Israele-Gaza: le notizie del 5 novembre 2023

di Emanuele Lo Giudice
4 Min.

Gli aggiornamenti in tempo reale sulla guerra Israele-Gaza, che sta succedendo?

Israele-Gaza

È salita la tensione diplomatica tra Turchia e Israele, tra le quali però sembra non ci sia stata per ora una rottura delle relazioni diplomatiche. Gli Stati Uniti invitano alle « tregue umanitarie » mentre il Segretario di Stato americano Blinken è in tour in Medio Oriente per affrontare la guerra Israele-Gaza.

I rapporti delle Nazioni Unite sulla Guerra Israele-Gaza confermano lo sfollamento di centinaia di migliaia di civili, tanti dei quali sono ancora bloccati nel nord della Striscia. Ieri l’IDF ha consentito il passaggio a sud, non arrestando però i bombardamenti.

Anche oggi, tra le 10 e le 14 (ora locale) l’IDF ha sostenuto che a civili sarà permesso lo spostamento su strade specifiche.

Ecco gli aggiornamenti in tempo reale!

20:00 – nuova interruzione di internet e comunicazioni a Gaza

Fonti riferiscono che le comunicazioni e i collegamenti ad internet a Gaza sono stati nuovamente interrotti « dal lato israeliano ». L’IDF nel frattempo ha dichiarato di aver conquistato alcune posizioni sulla costa della Striscia. La costa serve per circondare completamente Hamas e chiudere definitivamente Gaza City in una morsa. Per il senatore Bernie Sanders non è possibile sostenere un cessate il fuoco dato che tale richiesta dovrebbe essere concordata con un’ «organizzazione dedita al tumulto e al caos » (Hamas).

18:00 – dal Vaticano arriva il monito del Papa

Papa Francesco ha fatto un appello durante l’Angelus, chiedendo la cessazione delle ostilità a Gaza: «Troppe persone hanno perso la vita.
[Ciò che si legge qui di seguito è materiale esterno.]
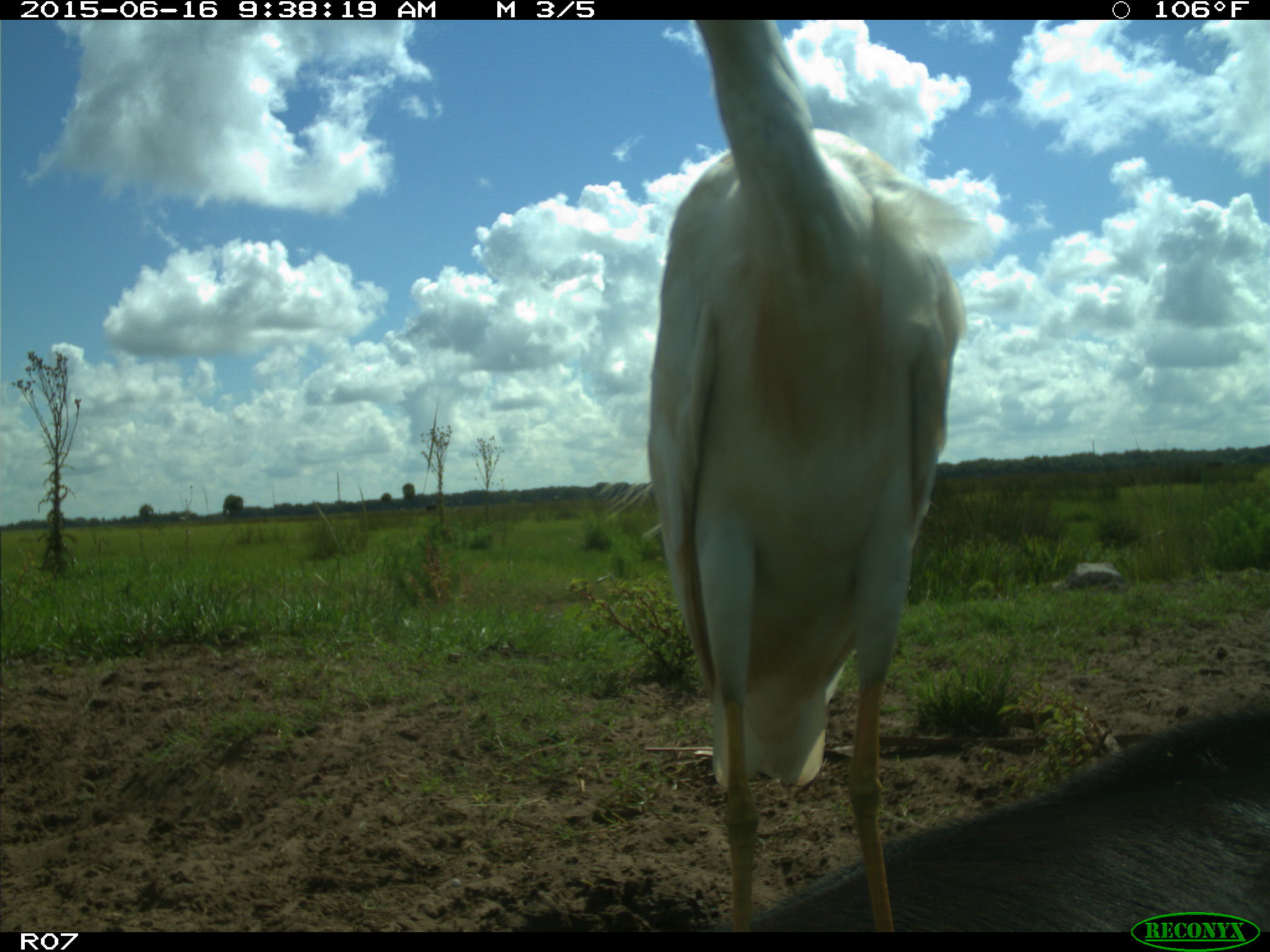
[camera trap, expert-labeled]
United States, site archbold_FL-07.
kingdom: Animalia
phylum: Chordata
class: Mammalia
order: Artiodactyla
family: Bovidae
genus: Bos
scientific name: Bos taurus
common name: domestic cow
Bos taurus (domestic cow).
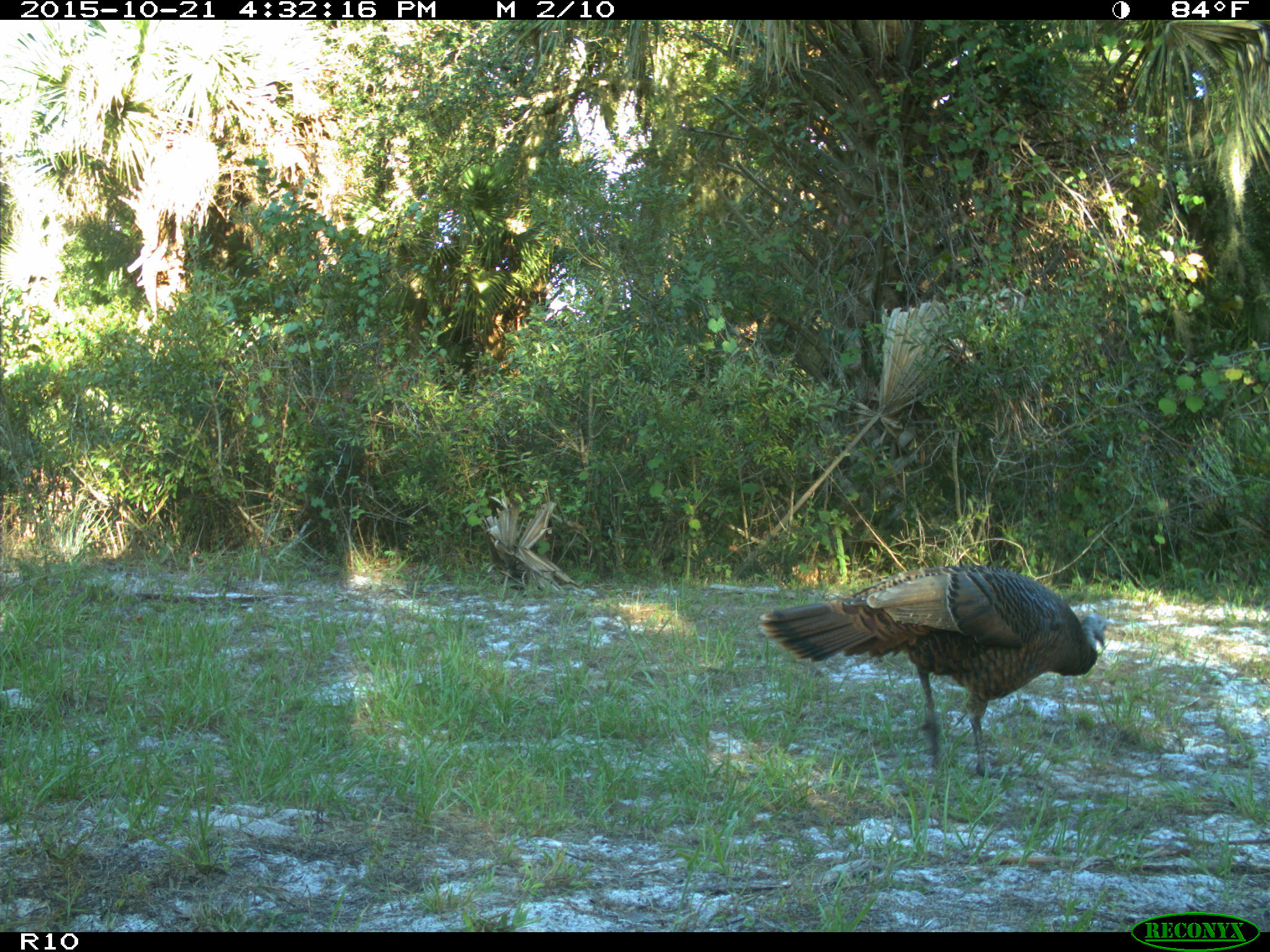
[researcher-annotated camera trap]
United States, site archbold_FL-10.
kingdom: Animalia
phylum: Chordata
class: Aves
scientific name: Aves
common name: birds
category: unidentified bird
Per amore di Dio fermatevi». Il portavoce israeliano Hagari, durante una conferenza stampa, ha sostenuto che Hamas utilizza gli ospedali come scudo per le proprie attività militari.
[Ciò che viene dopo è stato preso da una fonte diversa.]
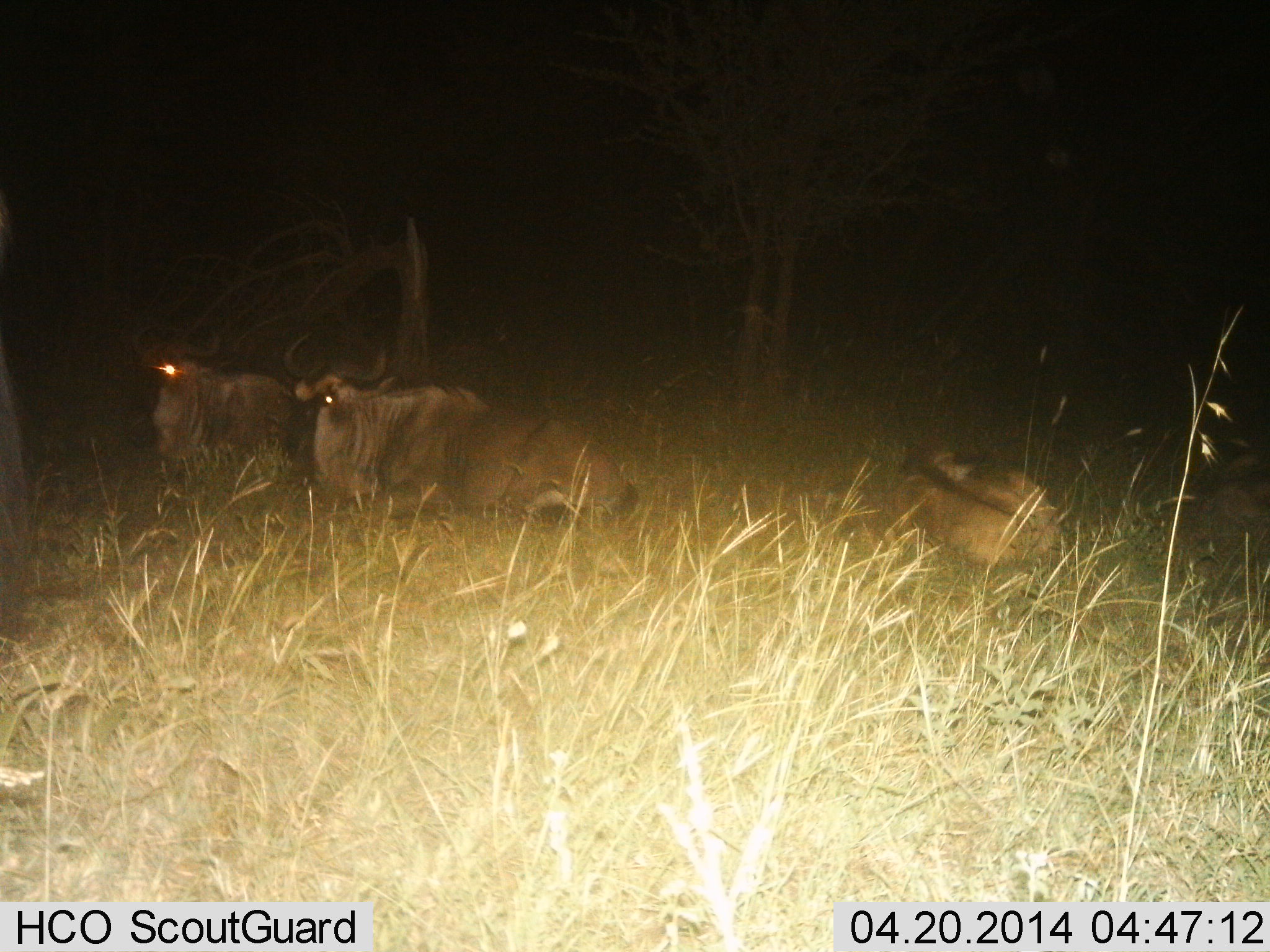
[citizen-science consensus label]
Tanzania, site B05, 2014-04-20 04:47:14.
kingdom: Animalia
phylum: Chordata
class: Mammalia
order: Artiodactyla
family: Bovidae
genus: Connochaetes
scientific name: Connochaetes taurinus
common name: blue wildebeest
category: wildebeest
Wildebeest (blue wildebeest) (Connochaetes taurinus), count 3. Behavior (volunteer vote fractions): standing 10%, resting 100%, moving 0%, interacting 0%. Young present (vote fraction): 20%. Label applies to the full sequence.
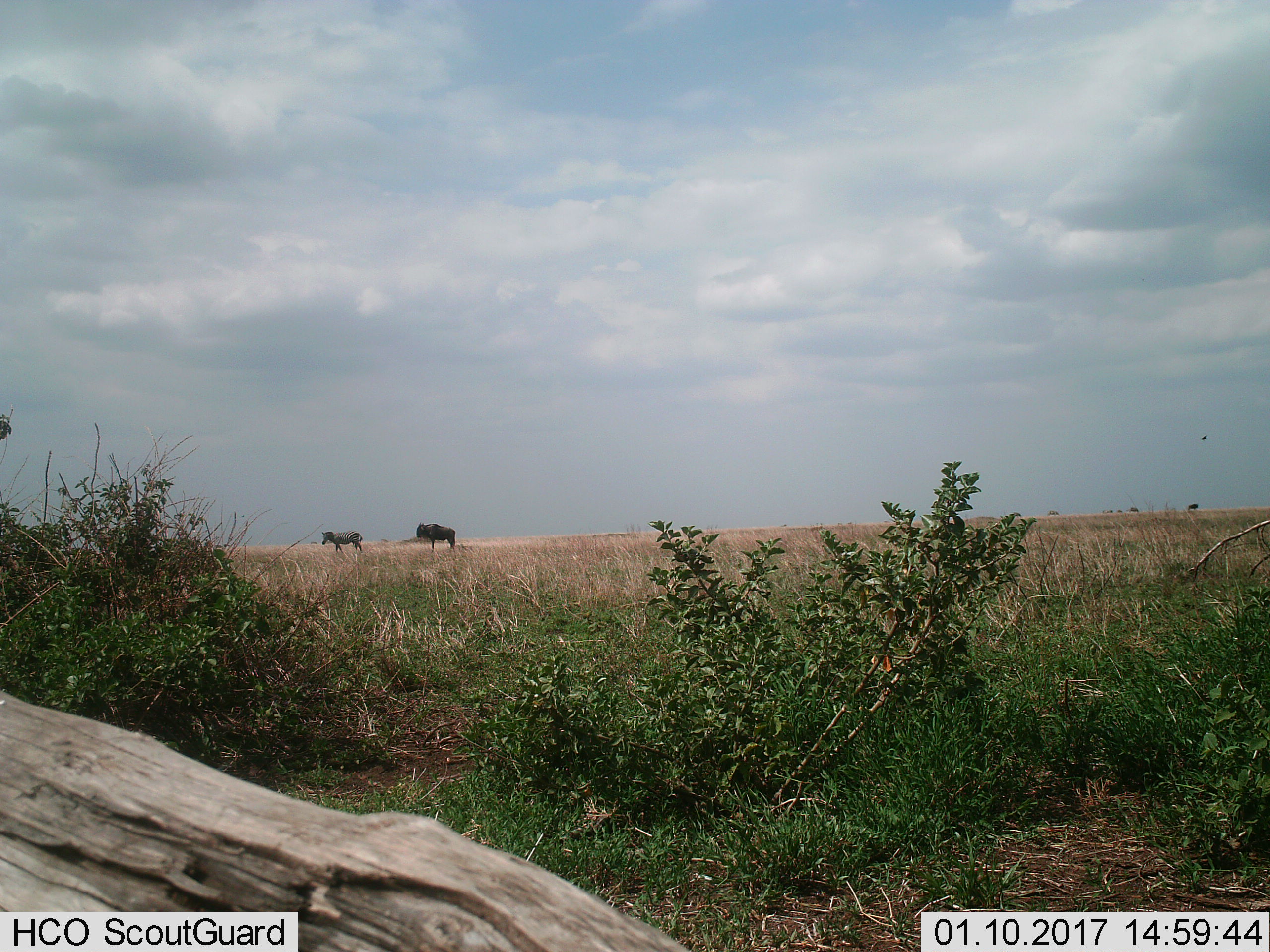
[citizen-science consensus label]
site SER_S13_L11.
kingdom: Animalia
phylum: Chordata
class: Mammalia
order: Artiodactyla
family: Bovidae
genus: Connochaetes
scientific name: Connochaetes taurinus taurinus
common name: blue wildebeest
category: wildebeestblue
Wildebeestblue (blue wildebeest) (Connochaetes taurinus taurinus), count 1. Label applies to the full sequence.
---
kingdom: Animalia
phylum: Chordata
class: Mammalia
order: Perissodactyla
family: Equidae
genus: Equus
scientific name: Equus quagga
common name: plains zebra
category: zebraplains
Zebraplains (plains zebra) (Equus quagga), count 1. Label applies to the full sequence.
16:00 – Teheran incontra Hamas

L’Iran continua a sostenere l’inevitabilità dell’espansione regionale del conflitto. A Teheran l’ayatollah Khamenei incontra Heniyeh, capo dell’ufficio politico di Hamas.  « La politica permanente della Repubblica islamica dell’Iran è di sostenere le forze della resistenza palestinese contro i sionisti occupanti. I crimini del regime sionista a Gaza sono direttamente sostenuti dagli Usa e da alcuni governi occidentali ». Khamenei scrive così su X, parlando dell’incontro avvenuto. Supporto ad Hamas anche in Qatar, il quale sostiene che gli uffici di Hamas rimarranno attivi.

14:00 – aumentano i giornalisti rimasti uccisi nel conflitto

Sono 36 i giornalisti rimasti uccisi dallo scoppio della guerra Israele-Gaza. A riportarlo è il Comitato per la protezione dei giornalisti, che ha sede a New York. Tra questi vi sono 31 palestinesi, 4 israeliani e 1 libanese, a cui si sommano diversi giornalisti dispersi o arrestati. Secondo il Comitato, è il periodo più violento per i giornalisti in termini di morte.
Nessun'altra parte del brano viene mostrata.